EXERCISE:
Repeat every entry exactly. Leave nothing out.

DATASET RECORDS:
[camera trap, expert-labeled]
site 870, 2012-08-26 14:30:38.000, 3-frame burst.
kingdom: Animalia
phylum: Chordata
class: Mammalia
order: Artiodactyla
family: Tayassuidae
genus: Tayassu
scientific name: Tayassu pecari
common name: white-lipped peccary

OUTPUT:
[camera trap, expert-labeled]
site 870, 2012-08-26 14:30:38.000, 3-frame burst.
kingdom: Animalia
phylum: Chordata
class: Mammalia
order: Artiodactyla
family: Tayassuidae
genus: Tayassu
scientific name: Tayassu pecari
common name: white-lipped peccary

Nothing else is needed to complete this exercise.